Swap "utility pole" for "power pole" everywhere in the items below, and reproduce them with everything else unchanged. Leave the pictures out of your answer.

>>>

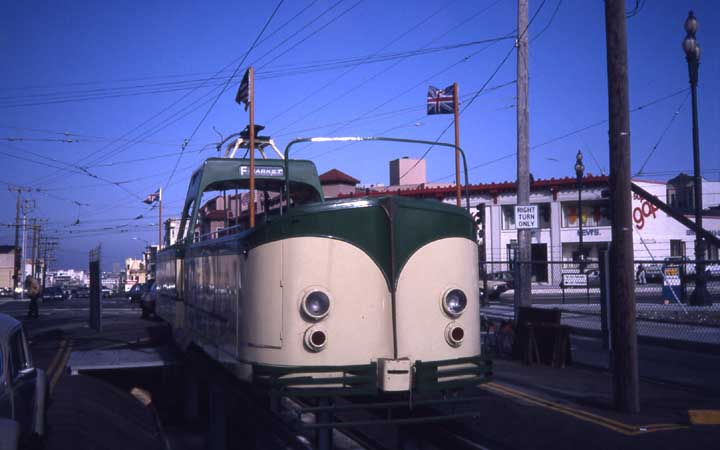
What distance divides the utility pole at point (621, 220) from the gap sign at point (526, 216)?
19.9 ft

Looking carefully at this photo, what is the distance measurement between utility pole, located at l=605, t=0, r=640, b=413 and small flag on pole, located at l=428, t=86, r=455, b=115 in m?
8.98

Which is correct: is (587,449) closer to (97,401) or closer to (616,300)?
(616,300)

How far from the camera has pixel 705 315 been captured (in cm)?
1345

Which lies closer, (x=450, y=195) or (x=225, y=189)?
(x=225, y=189)

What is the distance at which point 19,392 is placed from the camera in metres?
5.27

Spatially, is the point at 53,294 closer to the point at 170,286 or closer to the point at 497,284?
the point at 497,284

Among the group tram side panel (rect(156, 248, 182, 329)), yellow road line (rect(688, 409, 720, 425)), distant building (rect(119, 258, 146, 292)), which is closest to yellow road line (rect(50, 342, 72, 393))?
tram side panel (rect(156, 248, 182, 329))

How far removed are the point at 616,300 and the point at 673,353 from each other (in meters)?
6.61

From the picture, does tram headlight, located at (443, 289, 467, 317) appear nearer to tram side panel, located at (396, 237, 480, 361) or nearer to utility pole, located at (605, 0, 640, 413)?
tram side panel, located at (396, 237, 480, 361)

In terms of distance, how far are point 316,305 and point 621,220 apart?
517 centimetres

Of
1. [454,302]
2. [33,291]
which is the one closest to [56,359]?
[454,302]

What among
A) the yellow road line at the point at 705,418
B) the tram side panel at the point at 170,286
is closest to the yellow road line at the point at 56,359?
the tram side panel at the point at 170,286

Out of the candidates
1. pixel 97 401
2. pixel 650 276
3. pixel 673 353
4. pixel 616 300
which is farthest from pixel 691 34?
pixel 97 401

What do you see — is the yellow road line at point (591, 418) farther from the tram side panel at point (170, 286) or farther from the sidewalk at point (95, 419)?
the tram side panel at point (170, 286)
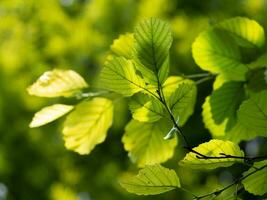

<<<

| Task output |
What distance divides the power pole at point (621, 220) from the gap sign at point (526, 216)?
19.9 ft

Looking carefully at this photo, what is the distance measurement between power pole, located at l=605, t=0, r=640, b=413 and small flag on pole, located at l=428, t=86, r=455, b=115 in m?
8.98

Which is correct: is (587,449) closer to (97,401) or closer to (616,300)?
(616,300)

How far from the camera has pixel 705 315 been captured (in cm)?
1345

Which lies closer, (x=450, y=195) or (x=225, y=189)?
(x=225, y=189)

What is the distance at which point 19,392 is placed from the camera in metres?
5.27

Spatially, is the point at 53,294 closer to the point at 170,286 or closer to the point at 497,284?
the point at 497,284

Among the group tram side panel (rect(156, 248, 182, 329)), yellow road line (rect(688, 409, 720, 425)), distant building (rect(119, 258, 146, 292)), which is closest to yellow road line (rect(50, 342, 72, 393))?
tram side panel (rect(156, 248, 182, 329))

How far removed are the point at 616,300 and the point at 673,353 from each other (in meters)?
6.61

From the picture, does tram headlight, located at (443, 289, 467, 317) appear nearer to tram side panel, located at (396, 237, 480, 361) or nearer to power pole, located at (605, 0, 640, 413)?
tram side panel, located at (396, 237, 480, 361)

In terms of distance, how far are point 316,305 and point 621,220 apart?
517 centimetres

Of
1. [454,302]
2. [33,291]
which is the one closest to [56,359]?
[454,302]

What among
A) the yellow road line at the point at 705,418
B) the tram side panel at the point at 170,286
is closest to the yellow road line at the point at 56,359?
the tram side panel at the point at 170,286

Out of the candidates
1. pixel 97 401
2. pixel 650 276
3. pixel 673 353
4. pixel 616 300
which is farthest from pixel 691 34?
pixel 97 401

What do you see — is the yellow road line at point (591, 418) farther from the tram side panel at point (170, 286) or farther from the sidewalk at point (95, 419)?
the tram side panel at point (170, 286)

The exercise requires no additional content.